Avec moi, il était plus qu’évident que tout avait tourné en violence. J’esquissais un petit sourire moqueur, surtout destiné à ma personne avant de glisser un regard sur lui, lui qui ne me regardait pas me laisser le champ libre pour me souvenir de chaque partie de son visage. J’aurais aimé dire que la première chose qui me soit venu en tête n’était pas que je le trouvais incroyablement beau. Mon regard trahissait une fois de plus l’étonnement quand il m’annonça, de but en blanc, que tant que je ne parlerais pas, il resterait.

- Je n’ai pas peur de réprimande…

Je me tournais vers lui, oubliant la douleur dans mon dos, pour m’étirer les jambes, démontrant une certaine souplesse avant de commencer à parler, chose extrêmement rare. Ne pas le regarder m’aider, savoir qu’il était là, m’aider aussi.

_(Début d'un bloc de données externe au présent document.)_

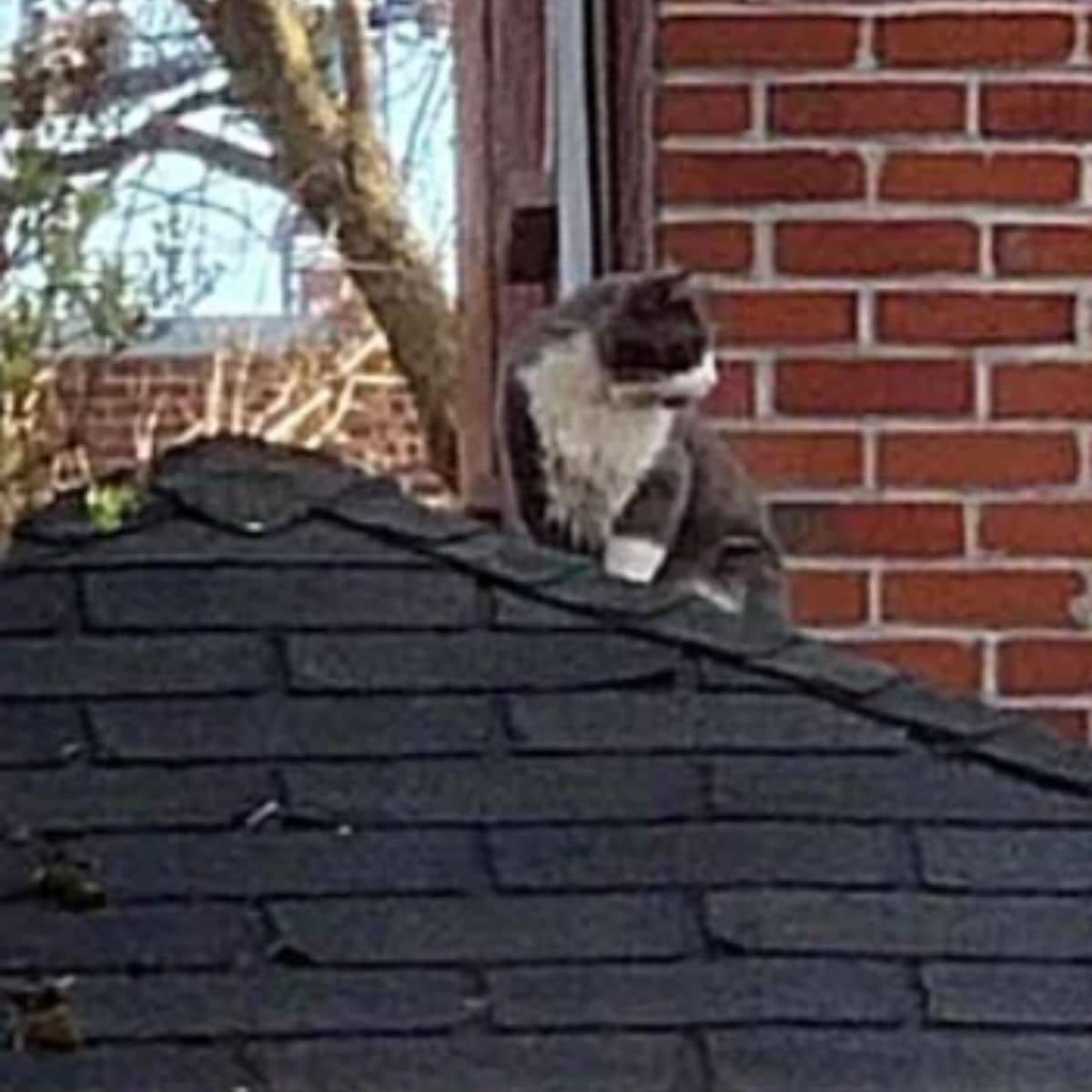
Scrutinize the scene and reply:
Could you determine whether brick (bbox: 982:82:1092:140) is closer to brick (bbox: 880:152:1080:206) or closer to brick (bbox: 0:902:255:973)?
brick (bbox: 880:152:1080:206)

- Les brotherhood viennent des sorcières. On est des…humains améliorés, comme j’aime à le dire. On reste humains, mais on a certaines capacités qui font de nous des êtres hors pairs. Notre but est de sauver la vie avec un grand V. Sauver autant les humains que les autres. Généralement, on reçoit des missions, sinon, c’est un peu au bonheur la chance. Tu rencontres un ennemis, tu le tues, point barre.

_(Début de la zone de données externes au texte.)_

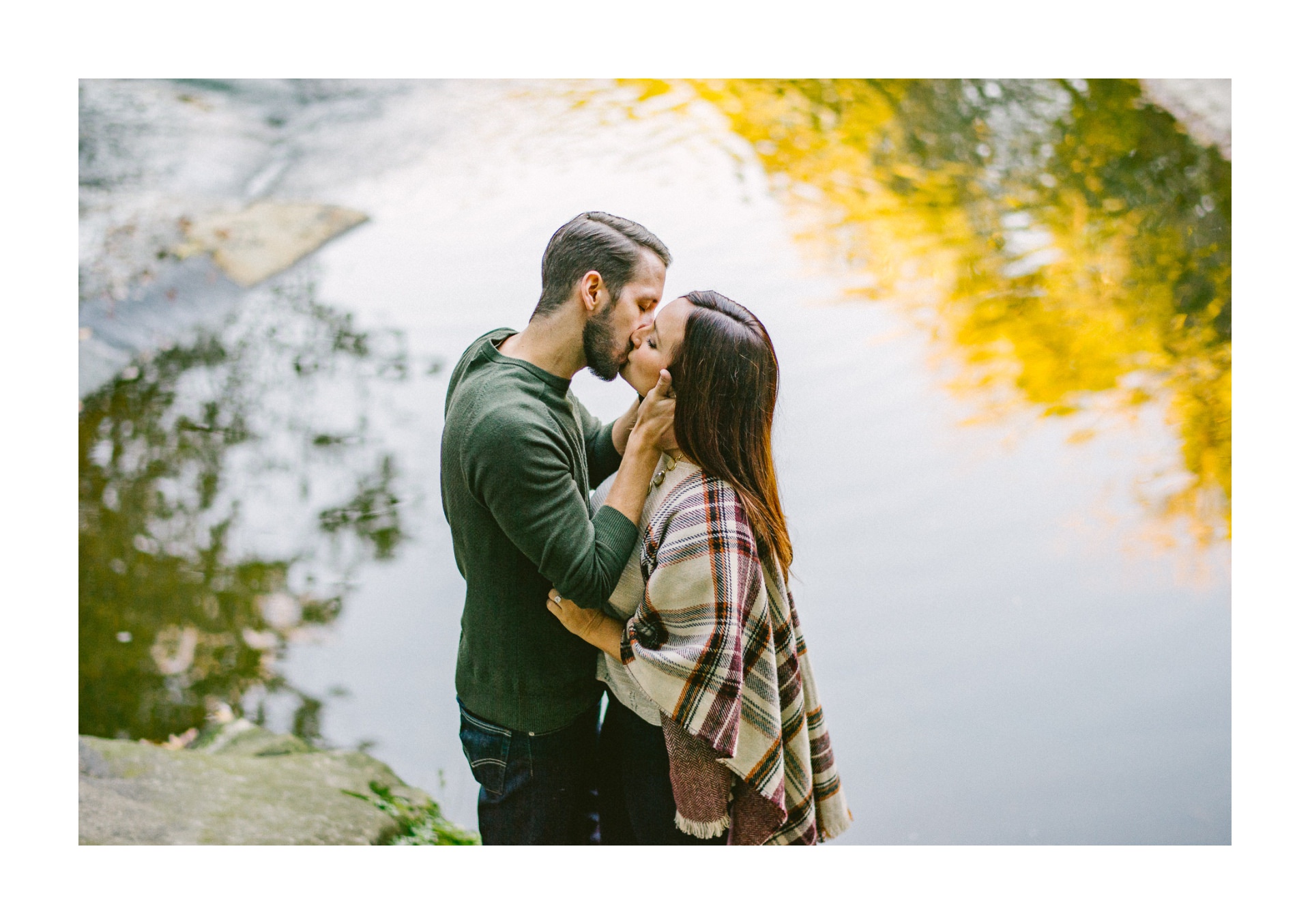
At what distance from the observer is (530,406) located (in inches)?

Je faisais craquer chacun de mes muscles, les yeux fermés, pour ne pas croiser son regard. Je lui devais des réponses, parce que je lui avais promis, mais parce que s’il ne savait pas, c’était à moi de l’aider. Je n’osais imaginer la souffrance de ne pas savoir qu’il l’on est vraiment.

- On a tous des capacités différentes, ça nous rend unique et meilleur dans notre travail. On n’est pas censé tué par plaisir, on fait respecter l’ordre et autant dire que dans cette ville, c’est important. On a forcément un parent brotherhood pour en être, c’est dans nos gênes.

Je finis par me relever, marchant simplement le ring, alors que mon regard était posé sur la chevalière offerte par mes parents. Ce symbole qui devait me rappeler notre serment. En plus du serment de ma mission, c’était surtout pour être fidèle à ceux qui m’avaient aimé. Je fermais les yeux une seconde avant de me tourner vers lui, mon regard directement planté dans le sien.

- Je parle français parce que ma mère était française et qu’elle a voulu mourir dans son pays. Je ne ressens plus la peur, parce que je n’ai rien à perdre. Mon père est mort, presque sous mes yeux, attaqué par un vampire. Donc tu avais raison, on en devient pas une pierre froide et sans âme sans aucune raison. Elles font ce que je suis maintenant et elles font que je suis excellente dans la chasse. Je lis tout genre de livre, je suis éditrice. Le monde du surnaturel n’a aucune limite pour moi, autant dans les livres que dans ma vie.

J’avais largement fait allusion à notre dernière rencontre. Et si ma voix n’avait tremblé, mes yeux, eux trahissaient, une fois de plus, la vérité. Il voulait la vérité, des réponses, je les lui avait offertes, sans détour. Après tout, il le méritait. Il avait besoin de réponse et je voulais qu’il les ait le plus rapidement possible. Rester dans le flou, n’est pas une vie.

- Maintenant à mon tour. Pourquoi rester ? Pourquoi avoir fait tout ça ? Pourquoi serais-tu prêt à rester, près de moi, silencieuse ? Qu’est-ce que ça t’apporte ? Pourquoi vouloir m’aider ?

Finalement, c’était plus ou moins la même chose pour chaque question, mais son attitude m’étonnait. A force de passer sa vie à repousser les gens, on oubli que l’on peut apprécier une discussion, une présence. Je ne lui devais rien, mais notre affiliation à la communauté des chasseurs m’obligeait presque à faire un effort envers lui. Mon visage, ma voix était neutre, ma stature droite, je ne voulais plus passer pour une faible.

- As-tu d’autres questions sur les brotherhood ?

Je voulais qu’il cible ce sujet en particulier, parce que je refusais de répondre à d’autres questions sur moi. Ma vie n’est pas assez belle pour l’y faire entrer. Nous sommes collègues et je dois me forcer à penser cela pour lui. Il n’est pas le premier chasseur que je rencontre et je voulais, qu’entre nous, il n’y ait de cette chose qui nous unisse. Loin de vouloir faire équipe, rien ne nous empêche de profiter de l’expérience de l’autre.